Bu taş, Hz. İbrahim’e bazen bir iskele bazen bir kürsü bazen bir minber olmuştur. Zira o her ne kadar görünürde bir taş olsa da hakikatiyle cennettendir. Peygamber Efendimiz (aleyhissalâtu vesselâm) bir hadislerinde bu hakikati şöyle ifade eder:
“Rükn (Haceru’l-Es’ad) ve Makam-ı İbrahim cennet yakutlarından iki yakuttur. Eğer Allah onların aydınlıklarını gidermemiş olsaydı doğu ile batı arasını sürekli aydınlatırlardı.”1
Bütün bu ve benzer rivayetler, o günden bugüne bölgede yaşayan halk tarafından buranın Hz. İbrahim’in makamı olarak tanındığını da göstermektedir. Bugün bu taş ve üzerindeki mübarek izler, bir camekân içinde muhafaza edilmektedir. Kâbe’nin kapısının olduğu tarafta Kâbe’ye 15.40 metre uzaklıktadır. Hafif sarı ve kırmızı karışımı beyaza yakın bir rengi olan taşın kalınlığı 20 santimetredir. Kenar uzunluklarından biri 38, diğerleri 36’şar santimdir. Hz. İbrahim’in ayak izlerinin bu taş üzerinde dünden bugüne devam ettiğini bir kasidesinde Ebu Talib şöyle dile getirir:
“İbrahim’in taş üzerindeki ayak izleri hala yeni,
Ayakları yalınayak giymemişti hiçbir şeyi.” 2
Hz. İbrahim’in bu taş üzerindeki ayak ve parmak izleri, önceleri daha net ve bellidir. Fakat insanların ona teberrüken dokunup ellerini sürmelerinden dolayıdır ki zamanla bu izler silinmeye yüz tutmuştur. Halbuki Hacer-i Esved’e dokunup öpmek tavsiye edildiği gibi bu makama dokunmak veya el sürüp-öpmek tavsiye edilmemiştir. Dolayısıyla bugün Hz. İbrahim’in ayak izlerini taşıyan bu taşın muhafazası için yapılmış camekana dokunmak veya onu öpmek doğru değildir. Bu kutlu makam da Hz. İbrahim’e karşı sevgi ve saygımızı, Efendimiz’le beraber ona da salat u selam getirerek ifade etmeliyiz.

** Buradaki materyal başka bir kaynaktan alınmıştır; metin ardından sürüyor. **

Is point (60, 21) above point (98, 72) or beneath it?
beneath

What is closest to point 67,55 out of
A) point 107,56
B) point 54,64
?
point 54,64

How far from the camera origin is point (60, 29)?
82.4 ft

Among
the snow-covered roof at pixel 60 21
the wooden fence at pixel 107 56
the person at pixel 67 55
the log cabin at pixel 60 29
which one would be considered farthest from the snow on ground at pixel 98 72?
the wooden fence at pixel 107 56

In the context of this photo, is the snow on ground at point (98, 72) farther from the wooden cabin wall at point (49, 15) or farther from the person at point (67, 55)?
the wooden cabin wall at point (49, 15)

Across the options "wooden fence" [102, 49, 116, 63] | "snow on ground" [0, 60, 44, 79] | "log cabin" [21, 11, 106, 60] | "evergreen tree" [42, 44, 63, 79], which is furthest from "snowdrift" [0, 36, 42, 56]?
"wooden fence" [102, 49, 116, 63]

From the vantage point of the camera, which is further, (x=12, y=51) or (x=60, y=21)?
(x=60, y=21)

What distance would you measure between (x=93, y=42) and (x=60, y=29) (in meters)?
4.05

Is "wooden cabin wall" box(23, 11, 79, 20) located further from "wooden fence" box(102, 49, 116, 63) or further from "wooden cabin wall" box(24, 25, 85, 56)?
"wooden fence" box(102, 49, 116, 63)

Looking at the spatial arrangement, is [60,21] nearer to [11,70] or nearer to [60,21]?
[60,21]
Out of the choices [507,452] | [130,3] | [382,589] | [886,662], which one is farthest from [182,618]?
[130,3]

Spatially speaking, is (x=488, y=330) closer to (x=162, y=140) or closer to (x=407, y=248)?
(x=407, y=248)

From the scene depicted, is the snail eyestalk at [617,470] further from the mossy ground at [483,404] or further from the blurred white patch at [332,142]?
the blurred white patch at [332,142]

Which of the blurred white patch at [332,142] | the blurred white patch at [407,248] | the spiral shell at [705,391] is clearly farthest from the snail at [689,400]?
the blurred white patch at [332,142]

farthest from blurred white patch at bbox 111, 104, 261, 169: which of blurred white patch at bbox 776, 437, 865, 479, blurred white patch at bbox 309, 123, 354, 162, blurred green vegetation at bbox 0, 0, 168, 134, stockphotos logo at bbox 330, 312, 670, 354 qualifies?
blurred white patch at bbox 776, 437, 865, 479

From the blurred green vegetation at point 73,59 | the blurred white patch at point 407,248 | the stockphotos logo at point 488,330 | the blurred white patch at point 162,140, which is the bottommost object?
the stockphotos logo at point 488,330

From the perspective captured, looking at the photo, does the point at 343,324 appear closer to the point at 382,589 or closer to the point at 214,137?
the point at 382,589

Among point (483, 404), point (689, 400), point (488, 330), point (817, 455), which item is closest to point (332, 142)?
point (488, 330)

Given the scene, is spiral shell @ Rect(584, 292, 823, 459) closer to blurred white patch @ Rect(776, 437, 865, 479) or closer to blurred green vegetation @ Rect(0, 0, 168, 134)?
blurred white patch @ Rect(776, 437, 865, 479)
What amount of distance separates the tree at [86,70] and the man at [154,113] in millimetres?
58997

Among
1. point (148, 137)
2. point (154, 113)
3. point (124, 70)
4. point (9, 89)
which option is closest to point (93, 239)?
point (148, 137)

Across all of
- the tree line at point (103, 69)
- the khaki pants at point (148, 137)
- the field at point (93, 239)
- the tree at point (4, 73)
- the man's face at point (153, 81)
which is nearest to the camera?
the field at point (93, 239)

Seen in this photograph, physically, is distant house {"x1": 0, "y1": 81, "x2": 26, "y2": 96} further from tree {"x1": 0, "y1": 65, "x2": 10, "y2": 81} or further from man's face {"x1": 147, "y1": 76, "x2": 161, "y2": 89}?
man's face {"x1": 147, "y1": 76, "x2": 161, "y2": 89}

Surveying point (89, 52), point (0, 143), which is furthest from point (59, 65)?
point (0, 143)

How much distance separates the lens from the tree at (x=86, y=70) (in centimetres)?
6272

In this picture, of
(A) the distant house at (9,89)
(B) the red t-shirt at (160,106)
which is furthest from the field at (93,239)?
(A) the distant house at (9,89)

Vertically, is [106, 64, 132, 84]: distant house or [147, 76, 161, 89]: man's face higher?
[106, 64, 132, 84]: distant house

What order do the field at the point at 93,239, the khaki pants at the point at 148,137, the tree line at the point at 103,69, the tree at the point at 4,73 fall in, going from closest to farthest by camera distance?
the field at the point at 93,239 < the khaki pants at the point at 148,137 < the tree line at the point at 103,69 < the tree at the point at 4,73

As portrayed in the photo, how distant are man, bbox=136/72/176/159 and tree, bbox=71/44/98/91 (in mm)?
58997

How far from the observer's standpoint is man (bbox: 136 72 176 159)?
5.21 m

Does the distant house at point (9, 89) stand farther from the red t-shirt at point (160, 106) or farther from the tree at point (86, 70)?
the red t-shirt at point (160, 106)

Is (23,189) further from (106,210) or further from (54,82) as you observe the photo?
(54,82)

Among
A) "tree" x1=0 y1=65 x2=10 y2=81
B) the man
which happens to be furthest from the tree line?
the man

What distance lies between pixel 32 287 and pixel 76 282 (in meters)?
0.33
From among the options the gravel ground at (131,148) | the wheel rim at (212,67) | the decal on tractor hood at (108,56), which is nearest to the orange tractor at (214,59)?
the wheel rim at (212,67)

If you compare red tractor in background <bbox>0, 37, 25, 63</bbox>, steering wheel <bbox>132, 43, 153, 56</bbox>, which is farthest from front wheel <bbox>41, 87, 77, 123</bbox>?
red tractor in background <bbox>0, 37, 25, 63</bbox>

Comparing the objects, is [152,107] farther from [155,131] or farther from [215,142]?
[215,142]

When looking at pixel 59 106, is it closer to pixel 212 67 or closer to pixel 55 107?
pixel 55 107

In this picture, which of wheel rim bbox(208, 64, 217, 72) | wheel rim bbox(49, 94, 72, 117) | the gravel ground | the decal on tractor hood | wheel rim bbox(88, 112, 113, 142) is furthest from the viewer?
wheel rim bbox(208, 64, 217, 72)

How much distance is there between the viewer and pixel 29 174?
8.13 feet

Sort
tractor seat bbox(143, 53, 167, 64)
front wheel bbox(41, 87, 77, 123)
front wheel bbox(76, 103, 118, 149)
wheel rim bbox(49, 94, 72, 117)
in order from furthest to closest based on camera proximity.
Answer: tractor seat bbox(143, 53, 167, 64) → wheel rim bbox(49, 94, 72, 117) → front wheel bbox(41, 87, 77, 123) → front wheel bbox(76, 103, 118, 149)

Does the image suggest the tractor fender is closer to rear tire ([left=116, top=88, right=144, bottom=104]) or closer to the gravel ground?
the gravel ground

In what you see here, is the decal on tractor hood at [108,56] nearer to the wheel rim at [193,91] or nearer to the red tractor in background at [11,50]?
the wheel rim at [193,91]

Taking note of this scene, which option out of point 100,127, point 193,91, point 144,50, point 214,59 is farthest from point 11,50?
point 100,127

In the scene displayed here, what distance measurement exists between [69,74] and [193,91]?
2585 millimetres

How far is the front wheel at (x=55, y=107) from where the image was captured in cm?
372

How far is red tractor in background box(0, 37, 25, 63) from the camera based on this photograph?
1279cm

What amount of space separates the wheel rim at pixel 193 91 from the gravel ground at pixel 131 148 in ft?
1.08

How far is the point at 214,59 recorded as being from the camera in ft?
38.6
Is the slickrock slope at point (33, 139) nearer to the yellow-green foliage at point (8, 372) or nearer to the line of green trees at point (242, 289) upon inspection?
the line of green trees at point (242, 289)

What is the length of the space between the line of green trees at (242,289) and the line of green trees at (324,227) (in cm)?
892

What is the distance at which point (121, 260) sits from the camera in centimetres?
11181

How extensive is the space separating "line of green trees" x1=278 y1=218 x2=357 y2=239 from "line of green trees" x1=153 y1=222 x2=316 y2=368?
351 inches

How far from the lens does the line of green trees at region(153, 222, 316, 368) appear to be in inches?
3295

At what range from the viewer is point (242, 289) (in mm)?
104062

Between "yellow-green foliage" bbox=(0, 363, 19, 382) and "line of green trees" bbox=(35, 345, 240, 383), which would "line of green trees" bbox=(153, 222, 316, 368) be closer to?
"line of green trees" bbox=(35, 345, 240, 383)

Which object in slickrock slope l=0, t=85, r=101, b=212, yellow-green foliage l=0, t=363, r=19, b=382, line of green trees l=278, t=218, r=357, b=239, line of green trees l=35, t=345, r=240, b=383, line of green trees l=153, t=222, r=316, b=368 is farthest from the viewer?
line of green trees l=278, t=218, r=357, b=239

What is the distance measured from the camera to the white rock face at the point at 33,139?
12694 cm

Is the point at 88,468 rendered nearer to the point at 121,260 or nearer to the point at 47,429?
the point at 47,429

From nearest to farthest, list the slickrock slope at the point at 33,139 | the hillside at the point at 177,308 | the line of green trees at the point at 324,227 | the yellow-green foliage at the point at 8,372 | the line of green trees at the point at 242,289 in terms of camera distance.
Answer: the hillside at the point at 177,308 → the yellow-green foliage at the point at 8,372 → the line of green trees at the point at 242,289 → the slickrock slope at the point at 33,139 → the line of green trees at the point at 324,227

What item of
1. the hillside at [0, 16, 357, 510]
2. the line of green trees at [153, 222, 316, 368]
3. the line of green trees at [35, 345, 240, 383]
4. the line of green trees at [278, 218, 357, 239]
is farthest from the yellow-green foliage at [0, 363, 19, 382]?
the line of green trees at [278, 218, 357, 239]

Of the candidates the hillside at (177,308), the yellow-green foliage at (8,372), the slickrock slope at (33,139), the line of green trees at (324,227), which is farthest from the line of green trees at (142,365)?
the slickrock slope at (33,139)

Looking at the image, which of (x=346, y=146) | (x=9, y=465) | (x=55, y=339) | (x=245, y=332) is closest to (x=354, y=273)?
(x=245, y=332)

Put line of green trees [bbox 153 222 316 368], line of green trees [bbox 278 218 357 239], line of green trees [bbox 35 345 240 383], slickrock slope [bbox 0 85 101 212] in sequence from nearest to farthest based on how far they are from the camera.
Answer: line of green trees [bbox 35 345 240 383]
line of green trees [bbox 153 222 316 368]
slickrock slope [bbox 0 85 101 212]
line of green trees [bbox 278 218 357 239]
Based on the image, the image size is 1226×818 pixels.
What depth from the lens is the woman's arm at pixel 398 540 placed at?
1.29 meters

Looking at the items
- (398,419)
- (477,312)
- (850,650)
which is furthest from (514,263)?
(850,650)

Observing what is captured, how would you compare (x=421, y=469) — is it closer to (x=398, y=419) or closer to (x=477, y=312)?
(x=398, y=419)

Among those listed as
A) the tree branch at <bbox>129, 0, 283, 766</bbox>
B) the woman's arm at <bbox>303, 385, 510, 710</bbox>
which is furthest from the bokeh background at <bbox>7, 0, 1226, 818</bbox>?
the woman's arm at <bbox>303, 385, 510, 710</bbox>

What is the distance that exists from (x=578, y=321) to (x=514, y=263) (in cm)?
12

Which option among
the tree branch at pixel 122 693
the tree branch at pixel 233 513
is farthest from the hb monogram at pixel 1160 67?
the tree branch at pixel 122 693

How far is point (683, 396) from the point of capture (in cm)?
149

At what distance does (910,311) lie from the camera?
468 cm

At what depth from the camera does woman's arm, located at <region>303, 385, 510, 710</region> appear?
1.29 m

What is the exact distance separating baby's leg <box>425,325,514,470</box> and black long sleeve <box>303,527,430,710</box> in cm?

Kur’ân-ı Kerim’de Makam-ı İbrahim Ayeti
Makam-ı İbrahim ifadesi Kur’an-ı Kerim’de iki defa geçer. Ayet-i kerimede Kabe’nin yeryüzünde Allah adına inşa edilen ilk ev olduğu, insanlar için bir hidayet, feyiz ve bereket kaynağı olduğu belirtilir ve aynı zamanda orada Makam-ı İbrahim’in de bulunduğu özellikle nazara verilir:
“İbadet yeri olarak yeryüzünde yapılan ilk bina Mekke’deki Kâbe olup, pek feyizlidir, insanlar için hidâyet rehberidir. Orada apaçık alametler ve deliller, İbrâhim’in makamı vardır. …”3
Ayetten açıkça anlaşıldığı gibi Kâbe ve çevresinde Allah’ın varlığına, birliğine ve ibadetin sadece O’na yapılacağına ait pek çok deliller, apaçık alametler vardır. Aynı zamanda o deliller kadar önemli bir şey daha vardır. O da Makam-ı İbrahim’dir.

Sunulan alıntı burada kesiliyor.